Rewarding providers for high-quality care isn’t simple. Health care providers aren’t viewed as service providers because health care is more than a business transaction, and traditionally, 100% of the risk has been on purchasers. This means that employers, as purchasers, have paid for waste and mistakes, even when the health care provider is at fault. This long-established history makes payment reform complicated but necessary.
Incentivizing Quality Care
Achieving payment reform by creating the right incentives for care delivery is the foundation of The Alliance.
We’ve used our strength in numbers to pursue unique contract provisions that protect our members and their employees from unexpected charges.
We’re building on that foundation to include a focus on cost and quality transparency (our first core driver) to continue the payment evolution.
Payment Reform In Action
Now, we are implementing contracts that use Medicare-based pricing. Medicare, the largest purchaser of health care in the US, has done the work to establish base rates for various services and adjust them by provider to factor in geography, patient mix and quality metrics. Medicare-based pricing gives us the benchmark needed to pay a fair price for services, rather than focusing on a savings of total charges; you can’t change what you can’t see.
Paying providers also enables employers to use plan design (our next core driver) to incentivize employees to use lower-cost, higher-quality providers.
What Can Employers Do?
Employers that join purchasing cooperatives can use their collective bargaining power to influence the change in health care that employers want.
The Alliance’s solutions, like bundled payments and Medicare-based pricing, are customizable to each of our members’ circumstances and their appetite for achieving cost-savings.
To learn more about how The Alliance uses Payment Reform to cut costs and improve health care, contact us.
The Real Cost of Care
These efforts are moving us away from the fee-for-service model toward Total Cost of Care (TCOC) contracting.
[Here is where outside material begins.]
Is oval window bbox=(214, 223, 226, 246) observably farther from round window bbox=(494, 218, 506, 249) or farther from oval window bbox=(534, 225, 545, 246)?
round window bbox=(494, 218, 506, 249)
With TCOC, 100% of the care provided to patients is considered when analyzing reimbursements. This new direction helps identify patterns of overuse and inefficiencies in the health care system that remain hidden in a fee-for-service model. It also moves the risk traditionally born by employers for inefficient care and medical errors to the health systems.
We aim to identify cost-saving opportunities so we can reward provider partners that deliver the most cost-effective care to our employees and their families – the way health care should work.